Mais c’est l’intervention incendiaire, le lendemain, du ministre de la Culture, Mohammad Mortada (Amal), en Conseil des ministres qui pousse vraiment le cabinet Mikati au bord de l’implosion. Prenant la parole juste après l’allocution du président de la République, Michel Aoun, le ministre de la Culture se livre, au nom de ses collègues chiites, à un long exposé juridico-politique concernant le cours de l’enquête menée par Tarek Bitar contre qui il tire à boulets rouges, appelant le gouvernement à prendre position (comprendre à remplacer M. Bitar) et brandissant la menace d’une démission des ministres chiites. Ces propos, il les tient quelques heures après que le juge Bitar eut émis un mandat d’arrêt contre Ali Hassan Khalil, bras droit du président de la Chambre, Nabih Berry. C’est donc pour éviter une implosion du cabinet que le débat est suspendu, la séance levée et reportée au lendemain. Sauf que les contacts politiques lancés pour régler cette crise n’aboutissent pas. Les réunions gouvernementales sont, dès lors, ajournées sine die.

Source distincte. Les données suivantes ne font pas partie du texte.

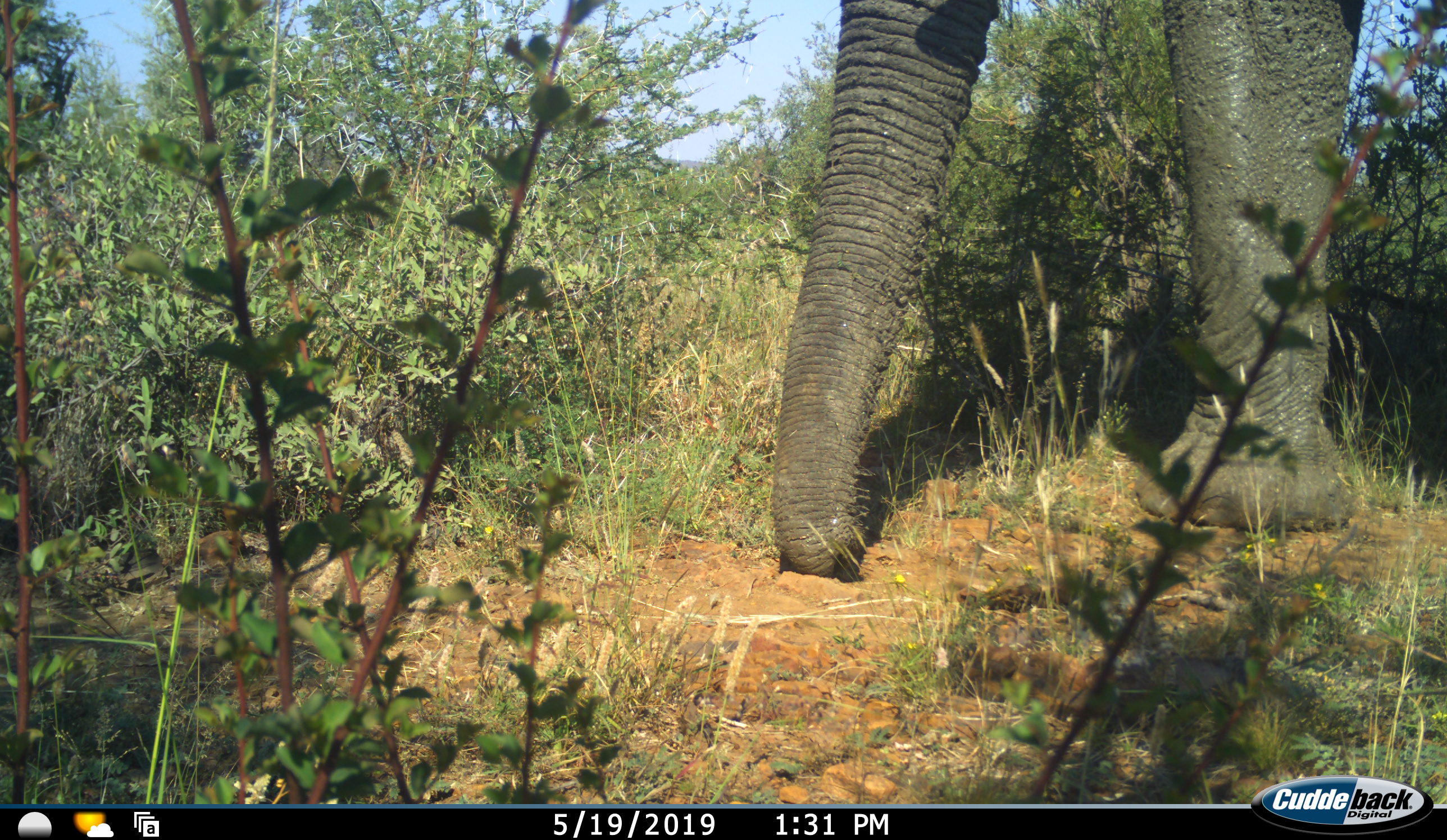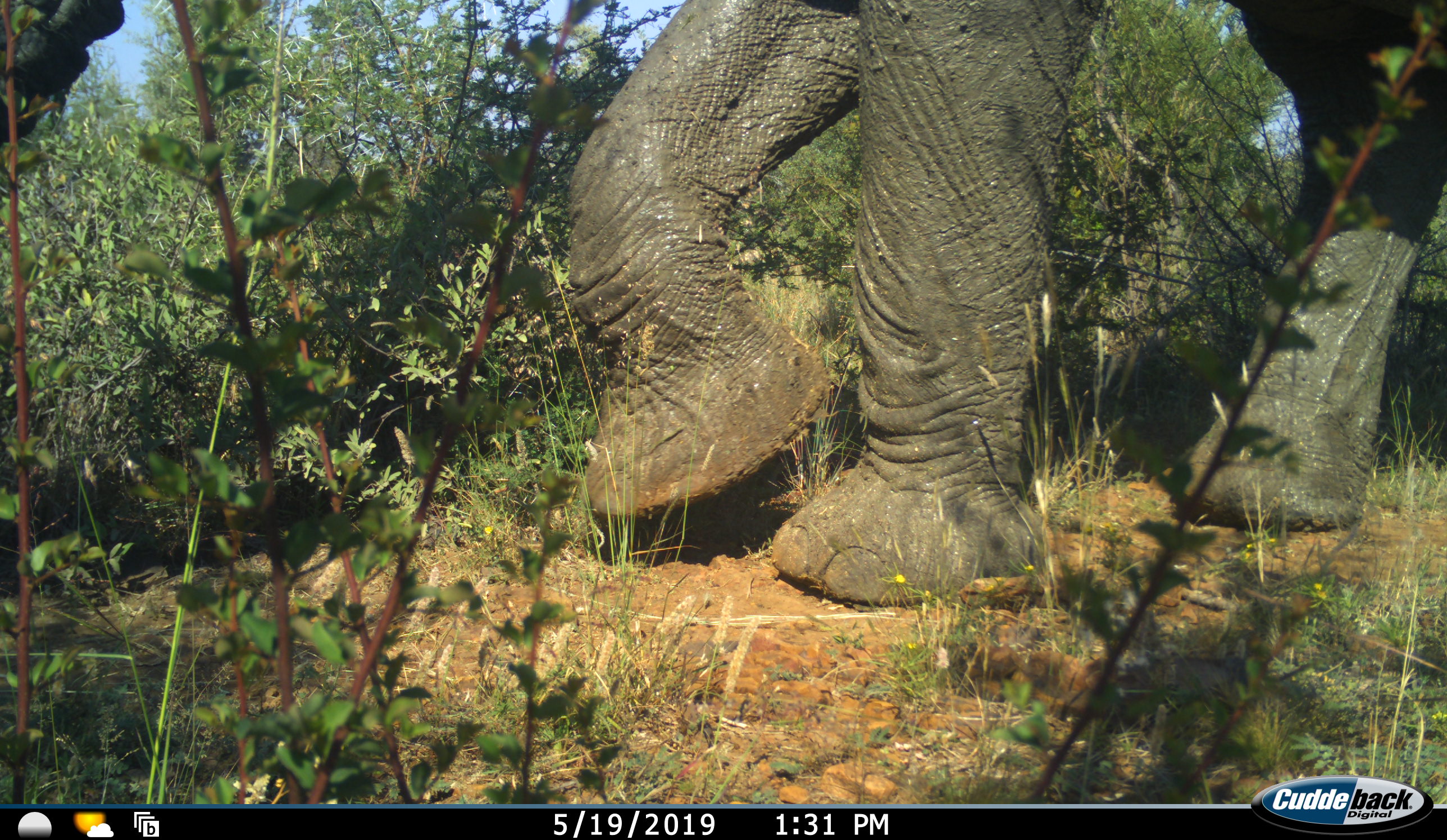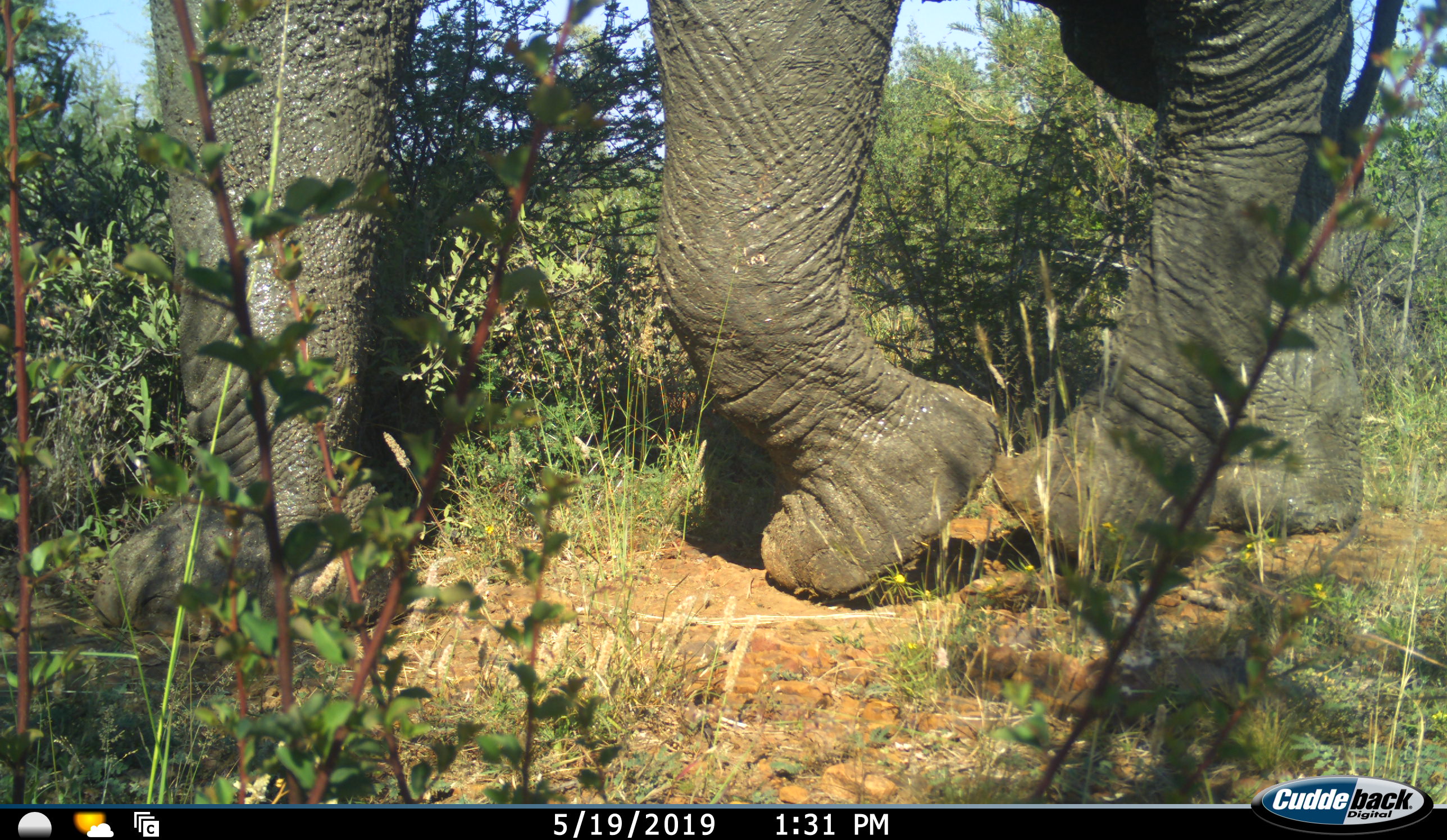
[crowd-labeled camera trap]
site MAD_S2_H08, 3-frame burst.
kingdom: Animalia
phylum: Chordata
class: Mammalia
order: Proboscidea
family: Elephantidae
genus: Loxodonta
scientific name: Loxodonta africana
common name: african bush elephant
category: elephant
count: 1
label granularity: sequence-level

Le tandem chiite décide alors de passer à la vitesse supérieure, en mobilisant sa rue contre le juge d’instruction. Ce qui avait été présenté comme « une manifestation pacifique » prévue jeudi dans la matinée devant le Palais de justice à Beyrouth, dégénère toutefois rapidement en affrontements armés entre des miliciens du binôme chiite et d’autres éléments armés, notamment dans le secteur de Tayouné.

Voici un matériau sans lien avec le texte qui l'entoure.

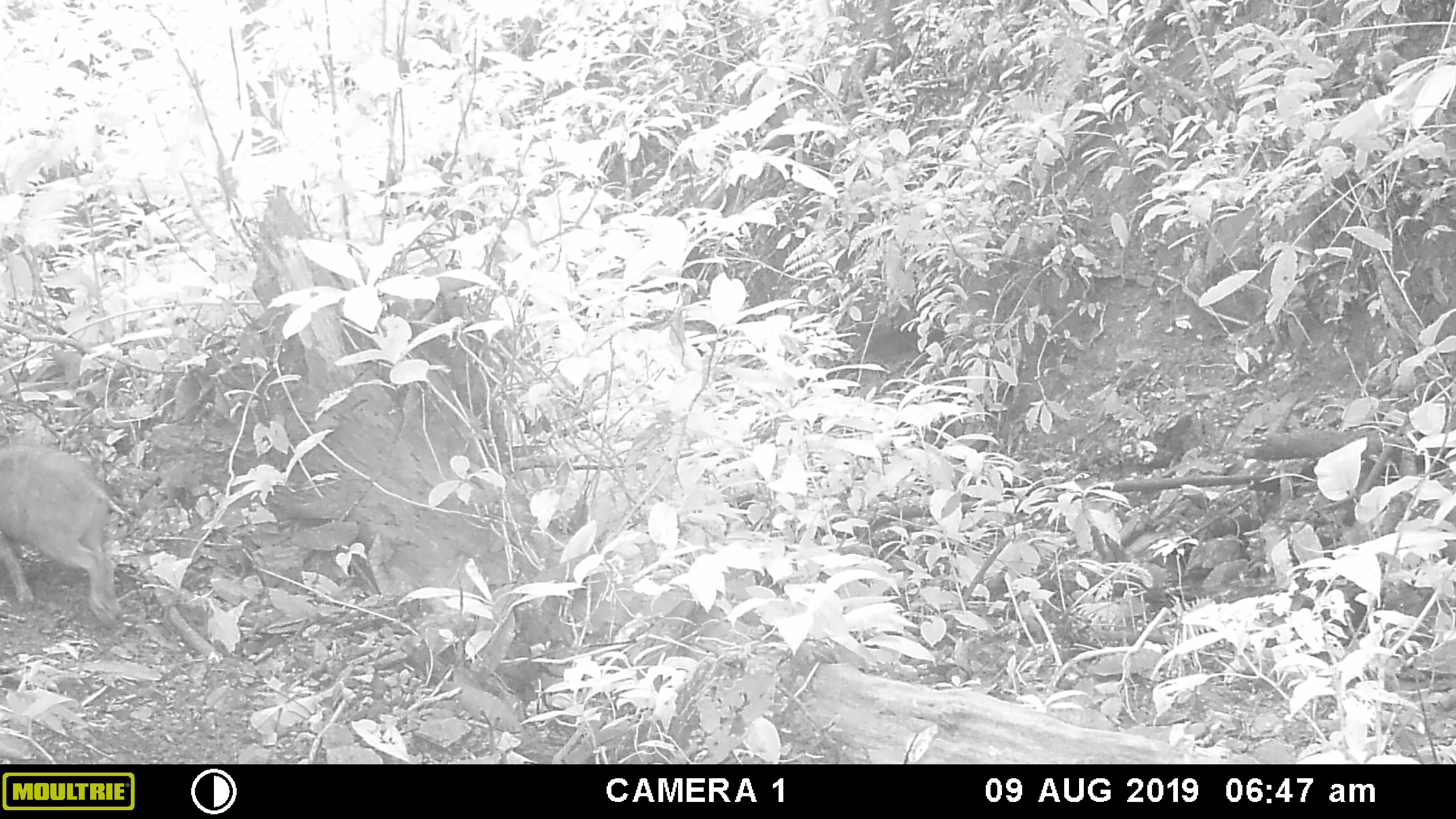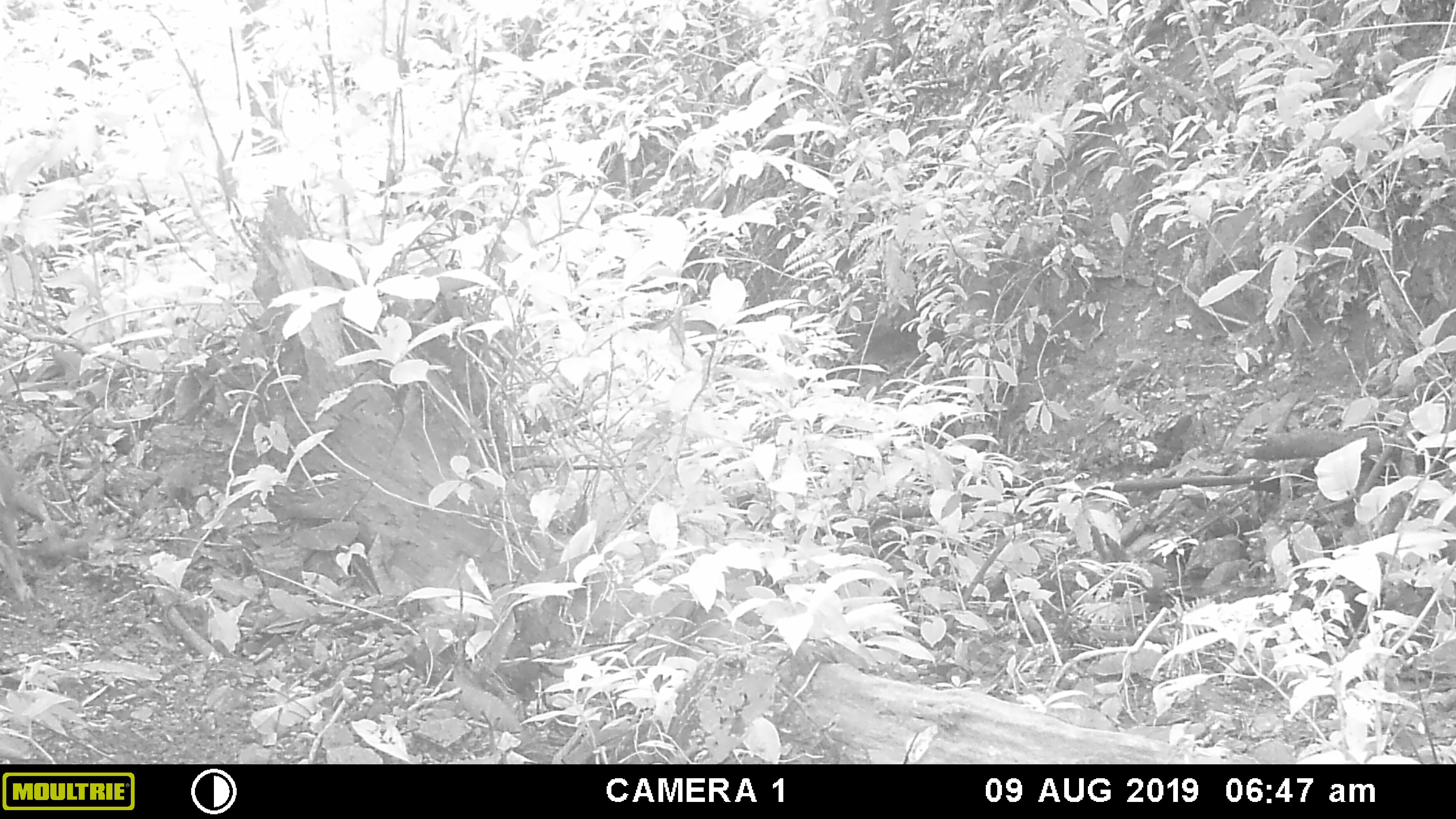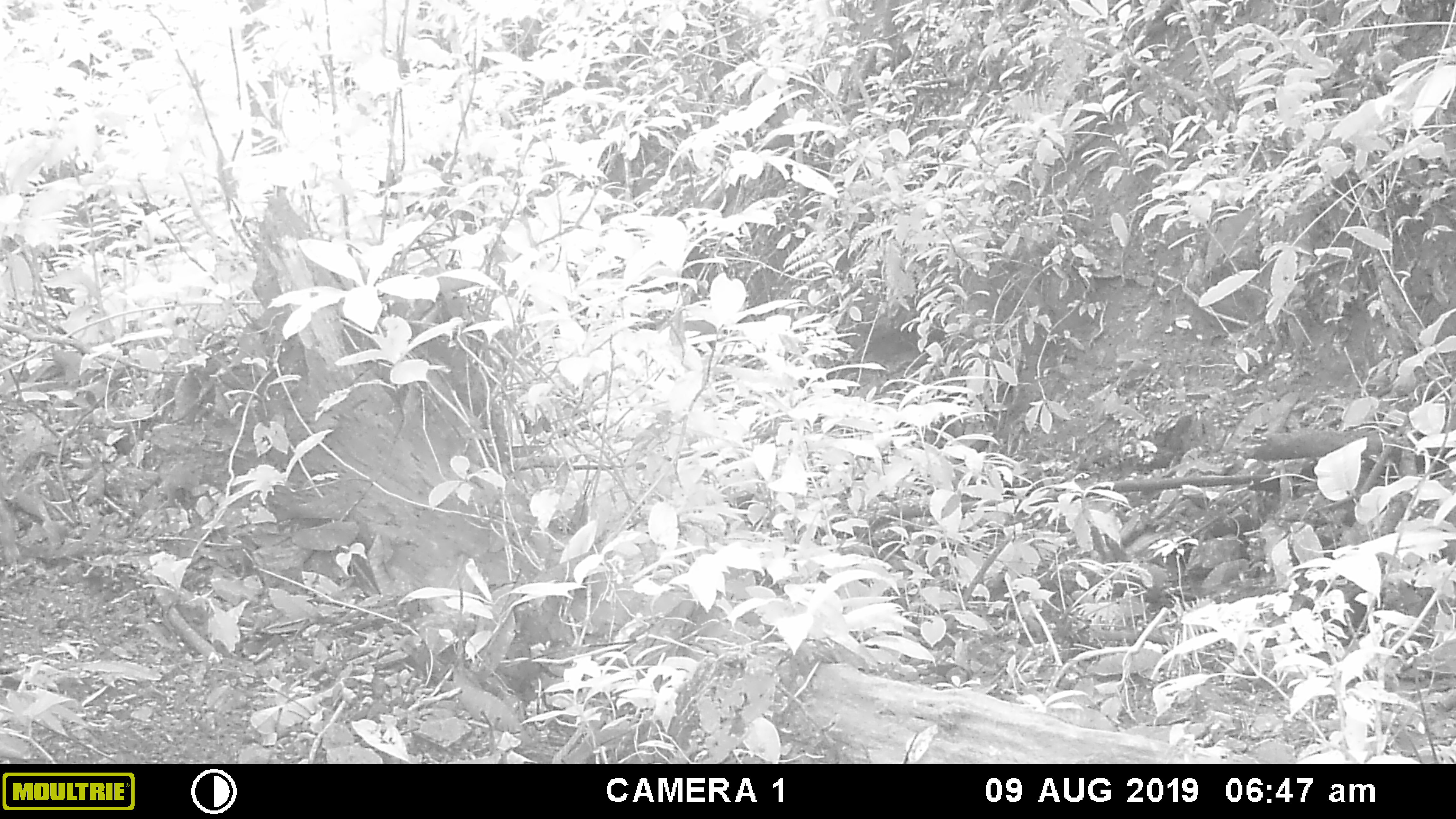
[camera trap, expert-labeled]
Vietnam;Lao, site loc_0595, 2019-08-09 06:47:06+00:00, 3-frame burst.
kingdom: Animalia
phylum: Chordata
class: Mammalia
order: Artiodactyla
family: Suidae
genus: Sus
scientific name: Sus scrofa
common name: eurasian wild pig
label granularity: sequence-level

Les deux formations chiites accusent les Forces libanaises d’avoir déployé des francs-tireurs sur les toits des immeubles environnants et d’avoir visé leurs partisans qui s’approchaient des quartiers chrétiens jouxtant le secteur. La formation de Samir Geagea dément et réclame une enquête officielle, accusant le Hezbollah d’avoir « envahi » les quartiers chrétiens.
Le bilan des ces violences, qui ont ravivé le spectre de la guerre civile, est lourd : au moins sept morts et une trentaine de blessés.

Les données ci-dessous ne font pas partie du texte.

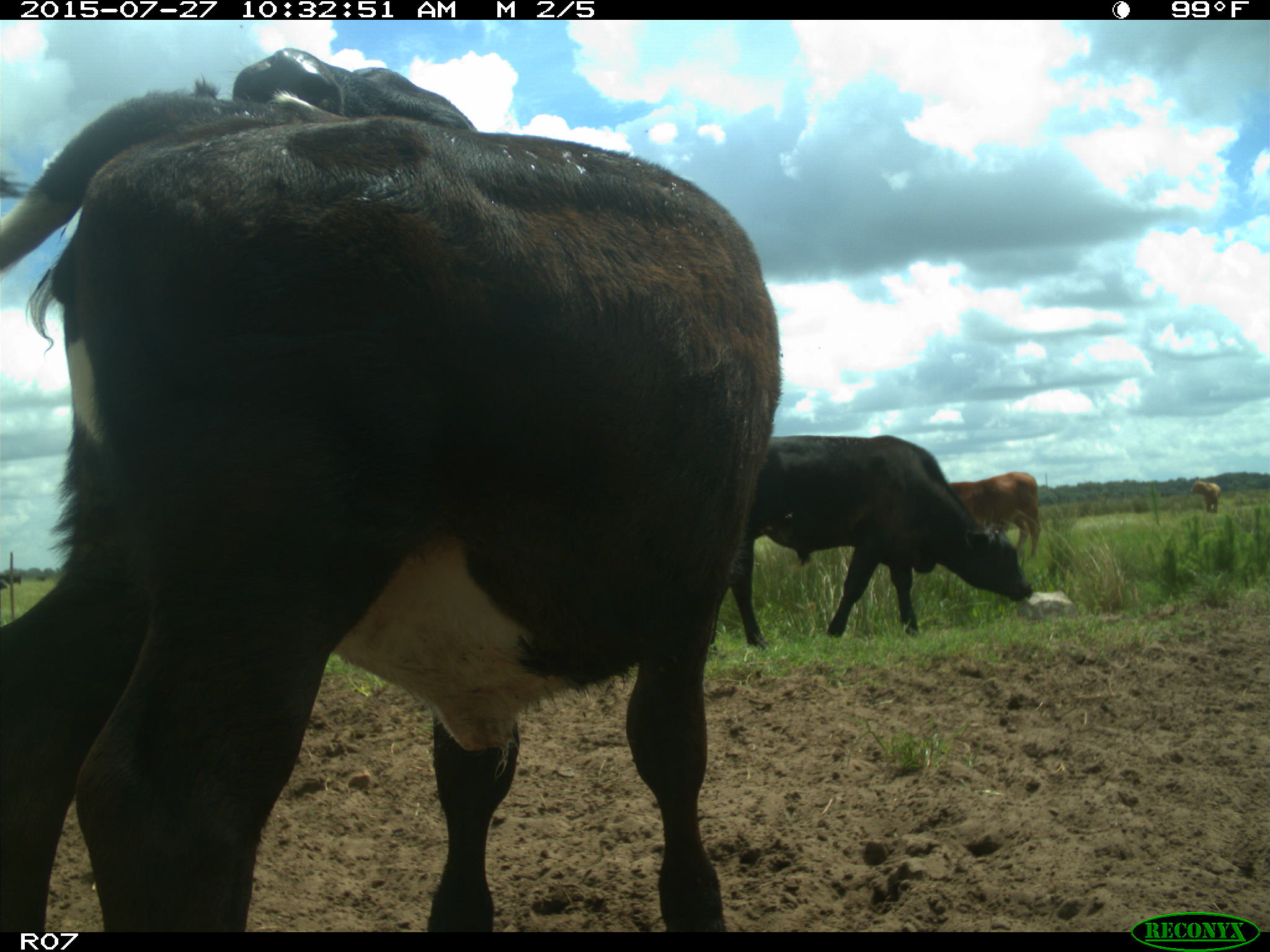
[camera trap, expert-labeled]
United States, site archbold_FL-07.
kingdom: Animalia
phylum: Chordata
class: Mammalia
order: Artiodactyla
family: Bovidae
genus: Bos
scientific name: Bos taurus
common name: domestic cow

Outre la guerre civile, les scènes de violence de jeudi ont rappelé aux Libanais la funeste journée du 7 mai 2008, lorsque des éléments armés du parti de Nasrallah avaient envahi les quartiers à majorité sunnite de la capitale ainsi que la Montagne après une décision du gouvernement de Fouad Siniora de démettre de ses fonctions Wafic Choucair, alors responsable de la sécurité de l’AIB (proche du parti chiite), à la suite d’une faille sécuritaire à l’aéroport révélée par le leader druze Walid Joumblatt.
À la recherche d’un compromis
Sans aller jusqu’à faire ce parallélisme, Kassem Kassir, analyste politique réputé pour être proche des milieux du Hezbollah, estime toutefois que « l’après jeudi ne sera pas comme l’avant ». « Après les accrochages de Tayouné, le gouvernement Mikati ne pourra plus se réunir comme si de rien n’était, et le juge Bitar ne pourra plus poursuivre son enquête de la même manière », explique-t-il à L’Orient-Le Jour.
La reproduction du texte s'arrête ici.